======== PROVIDED MATERIAL ========

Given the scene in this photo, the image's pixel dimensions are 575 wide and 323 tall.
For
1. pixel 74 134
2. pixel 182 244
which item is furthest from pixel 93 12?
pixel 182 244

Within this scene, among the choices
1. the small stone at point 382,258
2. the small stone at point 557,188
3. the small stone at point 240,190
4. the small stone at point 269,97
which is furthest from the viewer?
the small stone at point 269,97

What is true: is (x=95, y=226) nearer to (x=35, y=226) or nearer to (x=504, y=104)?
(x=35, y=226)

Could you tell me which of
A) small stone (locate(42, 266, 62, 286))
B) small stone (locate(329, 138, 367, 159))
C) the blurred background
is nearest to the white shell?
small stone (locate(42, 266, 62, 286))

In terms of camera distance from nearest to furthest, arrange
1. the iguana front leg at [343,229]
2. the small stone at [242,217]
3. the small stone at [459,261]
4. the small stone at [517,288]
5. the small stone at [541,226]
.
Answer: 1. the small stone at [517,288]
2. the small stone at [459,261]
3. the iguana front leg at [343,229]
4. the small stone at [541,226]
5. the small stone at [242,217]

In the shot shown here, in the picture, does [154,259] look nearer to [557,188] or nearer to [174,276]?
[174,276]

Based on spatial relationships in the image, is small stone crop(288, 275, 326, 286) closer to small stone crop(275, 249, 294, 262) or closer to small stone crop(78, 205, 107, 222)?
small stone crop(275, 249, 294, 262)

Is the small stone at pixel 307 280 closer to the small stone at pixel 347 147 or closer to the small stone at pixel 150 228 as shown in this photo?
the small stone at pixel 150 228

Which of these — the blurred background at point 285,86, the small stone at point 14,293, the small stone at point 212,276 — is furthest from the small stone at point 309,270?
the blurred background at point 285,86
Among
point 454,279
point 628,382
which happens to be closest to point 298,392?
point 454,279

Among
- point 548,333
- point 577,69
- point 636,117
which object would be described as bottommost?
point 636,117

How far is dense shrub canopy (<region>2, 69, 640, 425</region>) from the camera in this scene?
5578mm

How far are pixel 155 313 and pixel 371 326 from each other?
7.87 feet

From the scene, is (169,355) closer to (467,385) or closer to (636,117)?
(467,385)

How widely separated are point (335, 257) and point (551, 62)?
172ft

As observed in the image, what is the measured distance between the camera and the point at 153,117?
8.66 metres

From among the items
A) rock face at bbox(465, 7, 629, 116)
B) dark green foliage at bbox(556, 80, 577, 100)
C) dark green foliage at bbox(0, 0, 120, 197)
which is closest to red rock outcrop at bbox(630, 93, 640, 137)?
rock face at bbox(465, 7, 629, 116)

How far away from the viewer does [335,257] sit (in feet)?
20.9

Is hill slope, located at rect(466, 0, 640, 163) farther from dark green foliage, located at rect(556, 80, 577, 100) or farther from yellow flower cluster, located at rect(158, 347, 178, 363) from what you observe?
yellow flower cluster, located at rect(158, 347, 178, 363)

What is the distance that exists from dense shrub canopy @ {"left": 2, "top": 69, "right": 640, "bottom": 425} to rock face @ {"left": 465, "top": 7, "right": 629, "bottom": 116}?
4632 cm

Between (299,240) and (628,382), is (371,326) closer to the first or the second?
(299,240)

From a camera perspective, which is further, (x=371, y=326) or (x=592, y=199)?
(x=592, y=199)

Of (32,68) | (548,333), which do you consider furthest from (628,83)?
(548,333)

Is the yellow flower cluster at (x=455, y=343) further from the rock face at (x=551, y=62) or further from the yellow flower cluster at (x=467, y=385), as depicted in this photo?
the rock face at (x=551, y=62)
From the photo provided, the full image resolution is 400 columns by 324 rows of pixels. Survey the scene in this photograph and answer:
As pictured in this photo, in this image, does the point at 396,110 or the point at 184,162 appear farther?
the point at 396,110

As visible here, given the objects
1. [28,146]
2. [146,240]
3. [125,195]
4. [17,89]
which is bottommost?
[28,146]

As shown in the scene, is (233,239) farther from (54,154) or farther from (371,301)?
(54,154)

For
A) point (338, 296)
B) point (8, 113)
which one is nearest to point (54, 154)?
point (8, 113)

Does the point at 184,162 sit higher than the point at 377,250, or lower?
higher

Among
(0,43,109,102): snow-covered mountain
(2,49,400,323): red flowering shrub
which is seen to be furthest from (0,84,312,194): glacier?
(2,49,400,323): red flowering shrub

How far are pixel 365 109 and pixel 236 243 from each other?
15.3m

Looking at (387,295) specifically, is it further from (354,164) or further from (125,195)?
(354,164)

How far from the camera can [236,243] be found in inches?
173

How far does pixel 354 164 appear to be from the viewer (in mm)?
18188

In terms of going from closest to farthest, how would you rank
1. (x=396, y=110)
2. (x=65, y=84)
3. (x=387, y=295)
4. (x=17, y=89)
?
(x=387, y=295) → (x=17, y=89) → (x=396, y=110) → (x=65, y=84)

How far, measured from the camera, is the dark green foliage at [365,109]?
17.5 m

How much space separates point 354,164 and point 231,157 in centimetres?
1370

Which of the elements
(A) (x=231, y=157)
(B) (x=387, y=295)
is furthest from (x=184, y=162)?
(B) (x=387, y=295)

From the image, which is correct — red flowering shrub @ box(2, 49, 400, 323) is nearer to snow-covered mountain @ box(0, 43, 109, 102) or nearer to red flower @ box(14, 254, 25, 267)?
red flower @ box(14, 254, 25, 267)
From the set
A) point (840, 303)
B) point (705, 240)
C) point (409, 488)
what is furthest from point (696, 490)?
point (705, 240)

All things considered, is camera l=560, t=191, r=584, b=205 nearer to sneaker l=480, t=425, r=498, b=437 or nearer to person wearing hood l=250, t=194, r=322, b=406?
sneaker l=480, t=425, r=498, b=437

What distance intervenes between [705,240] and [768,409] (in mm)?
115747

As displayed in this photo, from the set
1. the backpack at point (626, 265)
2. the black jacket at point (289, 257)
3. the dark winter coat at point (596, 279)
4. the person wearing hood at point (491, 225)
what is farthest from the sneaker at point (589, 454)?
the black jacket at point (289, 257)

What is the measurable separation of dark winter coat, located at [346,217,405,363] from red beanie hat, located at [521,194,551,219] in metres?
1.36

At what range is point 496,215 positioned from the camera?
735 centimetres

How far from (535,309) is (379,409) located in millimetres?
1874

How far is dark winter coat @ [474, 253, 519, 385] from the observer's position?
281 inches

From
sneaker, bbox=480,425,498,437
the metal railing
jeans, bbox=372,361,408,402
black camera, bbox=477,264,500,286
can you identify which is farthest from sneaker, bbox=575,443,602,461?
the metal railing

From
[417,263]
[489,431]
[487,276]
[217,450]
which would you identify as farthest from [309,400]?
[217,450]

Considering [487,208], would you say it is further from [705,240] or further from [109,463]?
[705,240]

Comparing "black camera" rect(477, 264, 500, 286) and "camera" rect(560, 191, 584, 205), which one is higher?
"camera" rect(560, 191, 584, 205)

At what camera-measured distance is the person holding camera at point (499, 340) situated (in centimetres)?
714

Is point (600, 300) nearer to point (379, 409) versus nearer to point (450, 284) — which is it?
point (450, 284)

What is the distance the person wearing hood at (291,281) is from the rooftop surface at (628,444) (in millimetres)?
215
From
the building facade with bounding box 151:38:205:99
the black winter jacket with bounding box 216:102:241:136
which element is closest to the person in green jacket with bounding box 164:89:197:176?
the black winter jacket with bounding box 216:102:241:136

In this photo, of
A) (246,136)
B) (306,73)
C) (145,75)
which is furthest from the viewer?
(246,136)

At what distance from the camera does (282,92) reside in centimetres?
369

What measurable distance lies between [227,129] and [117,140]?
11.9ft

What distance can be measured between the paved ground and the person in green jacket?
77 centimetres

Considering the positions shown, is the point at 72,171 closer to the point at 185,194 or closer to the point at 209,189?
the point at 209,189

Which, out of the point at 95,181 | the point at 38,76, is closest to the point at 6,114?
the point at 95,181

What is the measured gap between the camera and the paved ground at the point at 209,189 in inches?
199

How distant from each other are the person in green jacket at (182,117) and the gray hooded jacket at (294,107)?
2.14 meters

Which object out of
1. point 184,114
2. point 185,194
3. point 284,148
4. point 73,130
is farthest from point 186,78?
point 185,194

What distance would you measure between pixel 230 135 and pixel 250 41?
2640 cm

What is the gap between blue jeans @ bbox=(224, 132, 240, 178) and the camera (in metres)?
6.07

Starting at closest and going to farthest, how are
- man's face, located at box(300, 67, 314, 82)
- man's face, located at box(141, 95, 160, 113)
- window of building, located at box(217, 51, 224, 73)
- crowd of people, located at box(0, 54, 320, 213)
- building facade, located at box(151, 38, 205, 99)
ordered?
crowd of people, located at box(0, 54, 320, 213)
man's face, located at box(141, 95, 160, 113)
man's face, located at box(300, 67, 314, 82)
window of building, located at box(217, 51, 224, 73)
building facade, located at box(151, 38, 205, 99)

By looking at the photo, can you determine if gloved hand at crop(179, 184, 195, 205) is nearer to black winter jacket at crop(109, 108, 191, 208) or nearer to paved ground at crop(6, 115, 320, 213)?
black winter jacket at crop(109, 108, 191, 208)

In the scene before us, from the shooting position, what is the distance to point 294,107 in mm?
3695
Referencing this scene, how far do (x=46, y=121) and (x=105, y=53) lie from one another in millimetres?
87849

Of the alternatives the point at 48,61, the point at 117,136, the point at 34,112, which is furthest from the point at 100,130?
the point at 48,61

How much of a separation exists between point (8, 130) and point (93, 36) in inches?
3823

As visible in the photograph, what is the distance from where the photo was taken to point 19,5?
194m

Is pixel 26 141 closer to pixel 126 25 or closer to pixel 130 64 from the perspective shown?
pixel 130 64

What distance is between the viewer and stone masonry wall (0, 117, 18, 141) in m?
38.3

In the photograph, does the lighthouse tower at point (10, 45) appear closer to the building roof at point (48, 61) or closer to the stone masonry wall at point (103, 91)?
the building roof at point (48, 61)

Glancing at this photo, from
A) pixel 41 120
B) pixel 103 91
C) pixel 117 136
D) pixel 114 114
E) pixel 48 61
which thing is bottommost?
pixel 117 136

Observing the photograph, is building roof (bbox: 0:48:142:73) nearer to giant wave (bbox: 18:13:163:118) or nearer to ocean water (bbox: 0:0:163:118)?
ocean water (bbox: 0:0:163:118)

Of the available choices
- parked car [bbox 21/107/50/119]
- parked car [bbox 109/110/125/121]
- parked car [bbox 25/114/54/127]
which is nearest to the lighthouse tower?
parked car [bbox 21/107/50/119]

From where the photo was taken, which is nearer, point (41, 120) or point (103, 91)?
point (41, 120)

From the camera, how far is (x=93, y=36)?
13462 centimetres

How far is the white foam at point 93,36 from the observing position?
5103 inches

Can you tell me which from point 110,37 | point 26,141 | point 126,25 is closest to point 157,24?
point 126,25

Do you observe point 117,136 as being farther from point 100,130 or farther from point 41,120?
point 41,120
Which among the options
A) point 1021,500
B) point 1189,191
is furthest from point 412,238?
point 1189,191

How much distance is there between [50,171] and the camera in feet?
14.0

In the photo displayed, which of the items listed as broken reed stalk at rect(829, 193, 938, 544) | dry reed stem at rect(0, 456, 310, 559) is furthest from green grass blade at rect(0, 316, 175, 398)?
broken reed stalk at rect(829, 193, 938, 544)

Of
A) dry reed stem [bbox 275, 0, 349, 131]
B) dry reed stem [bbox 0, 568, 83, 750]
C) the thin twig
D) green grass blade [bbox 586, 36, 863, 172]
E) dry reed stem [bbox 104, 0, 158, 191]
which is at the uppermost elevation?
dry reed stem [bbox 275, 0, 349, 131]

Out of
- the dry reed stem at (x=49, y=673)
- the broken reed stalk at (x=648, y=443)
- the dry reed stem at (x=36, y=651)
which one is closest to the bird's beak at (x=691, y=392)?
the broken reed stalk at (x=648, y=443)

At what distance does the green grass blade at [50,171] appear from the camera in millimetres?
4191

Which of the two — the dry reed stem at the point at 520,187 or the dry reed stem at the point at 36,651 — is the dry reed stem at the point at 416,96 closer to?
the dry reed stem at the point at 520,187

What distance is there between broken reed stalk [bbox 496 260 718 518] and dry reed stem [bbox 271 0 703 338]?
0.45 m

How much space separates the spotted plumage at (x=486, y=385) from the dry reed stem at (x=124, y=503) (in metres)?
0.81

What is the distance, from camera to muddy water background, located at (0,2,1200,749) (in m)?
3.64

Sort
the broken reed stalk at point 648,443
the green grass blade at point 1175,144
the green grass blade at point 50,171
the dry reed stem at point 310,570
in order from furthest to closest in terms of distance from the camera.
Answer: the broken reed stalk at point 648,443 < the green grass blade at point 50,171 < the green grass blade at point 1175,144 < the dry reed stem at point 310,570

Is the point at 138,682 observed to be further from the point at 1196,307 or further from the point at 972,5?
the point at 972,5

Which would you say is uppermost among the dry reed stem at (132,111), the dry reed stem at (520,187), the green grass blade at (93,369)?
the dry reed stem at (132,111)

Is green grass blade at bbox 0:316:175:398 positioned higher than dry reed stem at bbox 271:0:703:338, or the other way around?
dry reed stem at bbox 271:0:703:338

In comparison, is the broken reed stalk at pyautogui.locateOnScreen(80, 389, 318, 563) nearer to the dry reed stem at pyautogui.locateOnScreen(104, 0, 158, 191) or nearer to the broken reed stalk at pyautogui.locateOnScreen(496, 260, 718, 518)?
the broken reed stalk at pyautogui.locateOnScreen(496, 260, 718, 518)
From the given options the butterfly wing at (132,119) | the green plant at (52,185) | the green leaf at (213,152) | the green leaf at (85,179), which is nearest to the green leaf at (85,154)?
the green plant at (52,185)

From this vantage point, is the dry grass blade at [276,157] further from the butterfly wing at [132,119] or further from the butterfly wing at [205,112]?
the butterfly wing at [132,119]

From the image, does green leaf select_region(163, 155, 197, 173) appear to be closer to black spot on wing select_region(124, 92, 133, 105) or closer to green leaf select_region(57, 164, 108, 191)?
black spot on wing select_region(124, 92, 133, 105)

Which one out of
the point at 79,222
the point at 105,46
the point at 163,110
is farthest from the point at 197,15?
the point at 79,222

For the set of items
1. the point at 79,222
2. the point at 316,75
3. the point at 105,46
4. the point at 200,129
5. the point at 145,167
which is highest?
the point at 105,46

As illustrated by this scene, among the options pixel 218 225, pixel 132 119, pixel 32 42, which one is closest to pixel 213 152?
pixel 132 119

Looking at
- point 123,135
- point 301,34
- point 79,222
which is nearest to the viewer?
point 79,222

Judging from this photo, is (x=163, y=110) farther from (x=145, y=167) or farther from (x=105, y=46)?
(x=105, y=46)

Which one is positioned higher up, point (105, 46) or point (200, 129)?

========

#### [WORK REQUIRED]
Your answer should consist only of the lines from the one with "Which one out of" through the end of the data above, reproduced exactly.

#### [COMPLETED EXERCISE]
Which one out of
the point at 79,222
the point at 105,46
the point at 163,110
is farthest from the point at 197,15?
the point at 79,222

For the set of items
1. the point at 79,222
2. the point at 316,75
3. the point at 105,46
4. the point at 200,129
5. the point at 145,167
which is highest?
the point at 105,46

As illustrated by this scene, among the options pixel 218 225, pixel 132 119, pixel 32 42, which one is closest to pixel 213 152?
pixel 132 119

Looking at
- point 123,135
- point 301,34
- point 79,222
which is nearest to the viewer?
point 79,222

Judging from this photo, is (x=163, y=110) farther from (x=145, y=167) or farther from (x=105, y=46)?
(x=105, y=46)

Which one is positioned higher up, point (105, 46) or point (200, 129)?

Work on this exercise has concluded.